The two main advantages of neural LMs over N-gram LMs are:

(1) N-gram LMs predict the next word based on a history of N-1 words, e.g. given I'm tired, I want to, a 3-gram LM will predict the next word only based on the last 3 words "I want to", completely ignoring the crucial word "tired". N-gram LMs were usually based on small Ns (2-4) (see the post about N-gram language models for explanation).

(2) N-gram LMs are based on the statistics of how many times each text appeared in the data, and it has to be verbatim, i.e. the occurrences of I'm tired are disjoint from those of I'm exhausted. Neural LMs, on the other hand, learn to represent a fragment of text as a vector and to predict the next word based on it. It may generalize semantically-similar texts by assigning them similar vector representations (resulting in the same prediction).

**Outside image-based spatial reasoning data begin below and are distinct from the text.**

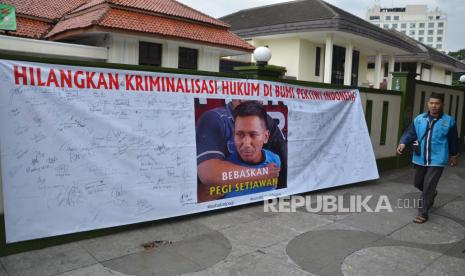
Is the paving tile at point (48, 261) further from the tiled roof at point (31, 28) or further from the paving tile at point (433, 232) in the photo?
the tiled roof at point (31, 28)

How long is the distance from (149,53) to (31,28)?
6730 millimetres

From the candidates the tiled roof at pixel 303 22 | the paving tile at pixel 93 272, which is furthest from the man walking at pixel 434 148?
the tiled roof at pixel 303 22

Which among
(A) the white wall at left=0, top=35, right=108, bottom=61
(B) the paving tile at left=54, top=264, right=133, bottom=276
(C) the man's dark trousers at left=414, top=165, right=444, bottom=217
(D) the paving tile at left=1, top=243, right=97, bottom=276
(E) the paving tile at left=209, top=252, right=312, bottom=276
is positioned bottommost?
(E) the paving tile at left=209, top=252, right=312, bottom=276

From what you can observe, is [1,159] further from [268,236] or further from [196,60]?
[196,60]

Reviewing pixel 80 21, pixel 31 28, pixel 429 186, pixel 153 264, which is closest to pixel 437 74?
pixel 80 21

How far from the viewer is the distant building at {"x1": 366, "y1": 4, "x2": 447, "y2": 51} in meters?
156

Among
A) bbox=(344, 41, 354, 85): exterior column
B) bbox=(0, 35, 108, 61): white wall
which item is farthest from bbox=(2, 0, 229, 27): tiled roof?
bbox=(344, 41, 354, 85): exterior column

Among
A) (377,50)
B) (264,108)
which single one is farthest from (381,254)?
(377,50)

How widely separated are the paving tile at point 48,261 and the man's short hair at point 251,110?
2.78 metres

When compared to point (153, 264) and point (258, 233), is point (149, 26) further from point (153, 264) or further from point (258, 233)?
point (153, 264)

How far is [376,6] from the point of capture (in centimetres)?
16362

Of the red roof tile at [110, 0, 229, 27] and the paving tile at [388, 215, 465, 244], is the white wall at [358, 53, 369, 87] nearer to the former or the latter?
the red roof tile at [110, 0, 229, 27]

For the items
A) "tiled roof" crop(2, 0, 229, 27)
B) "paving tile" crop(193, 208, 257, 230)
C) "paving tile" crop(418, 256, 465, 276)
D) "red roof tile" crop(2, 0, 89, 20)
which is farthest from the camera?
"red roof tile" crop(2, 0, 89, 20)

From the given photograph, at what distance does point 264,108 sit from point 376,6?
577 feet
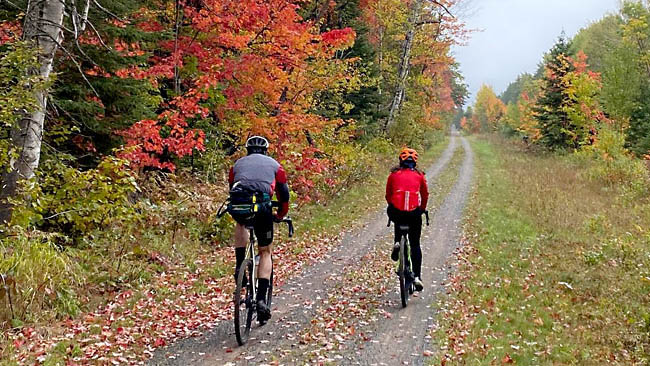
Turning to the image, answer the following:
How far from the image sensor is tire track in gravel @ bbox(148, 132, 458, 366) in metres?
A: 5.85

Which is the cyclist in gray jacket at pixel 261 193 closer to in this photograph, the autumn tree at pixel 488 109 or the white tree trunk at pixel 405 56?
the white tree trunk at pixel 405 56

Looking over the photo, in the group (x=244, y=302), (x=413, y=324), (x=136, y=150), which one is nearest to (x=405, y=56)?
(x=136, y=150)

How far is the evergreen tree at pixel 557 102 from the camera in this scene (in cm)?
3778

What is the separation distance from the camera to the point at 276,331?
674cm

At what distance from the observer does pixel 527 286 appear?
358 inches

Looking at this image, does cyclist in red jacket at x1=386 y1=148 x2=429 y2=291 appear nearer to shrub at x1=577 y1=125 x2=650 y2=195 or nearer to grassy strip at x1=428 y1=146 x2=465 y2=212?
grassy strip at x1=428 y1=146 x2=465 y2=212

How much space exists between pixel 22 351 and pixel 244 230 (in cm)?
273

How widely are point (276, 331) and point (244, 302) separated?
0.80 meters

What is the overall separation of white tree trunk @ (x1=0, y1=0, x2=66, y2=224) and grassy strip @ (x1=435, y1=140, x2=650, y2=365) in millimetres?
6814

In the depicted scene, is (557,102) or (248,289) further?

Important note: some LMs today are trained with a different training objective, i.e. not optimizing guessing correctly the next word in the sentence. Specifically, BERT has a "masked LM objective", i.e. hiding random words in the sentence and guessing them from their surrounding context - tokens before and after these hidden words. Text GANs (Generative Adversarial Networks) consist of two competing components: a generator that generates human-like text and a discriminator trained to distinguish between human-generated and generator-generated texts. In practice, current GAN-based text generation doesn't perform as well as generation from language models (see here and here).

Evaluating text generation

Comparing the performance of two classifiers that were trained to solve the same task is easy - we have a test set with the true label of each data point; we predict the test labels using each model, and compute the accuracy of each model compared to the true labels. We then have exactly two numeric values - the higher the accuracy, the better the model. This is not the case for text generation.

Since we are talking about open-ended generation, there is no gold standard text the model is expected to produce (we have a test set, but we really just want to make sure the generated text looks like it), so how can we judge the model's quality? The best we can do is to manually examine some of the model outputs and decide whether we think it's a good (human-like?) text or not. To do so more systematically we can perform a more proper human evaluation by showing people texts generated by our model vs. texts generated by some baseline model (or by humans...), asking them to rate which is better, and aggregating across multiple judgements on multiple texts. While this is probably the best evaluation method, it is costly and takes a long time to obtain. As a result, it is usually applied to a relatively small number of texts at the final stages of the model development, and isn't used to validate texts in the intermediate steps (which can potentially help improving the model).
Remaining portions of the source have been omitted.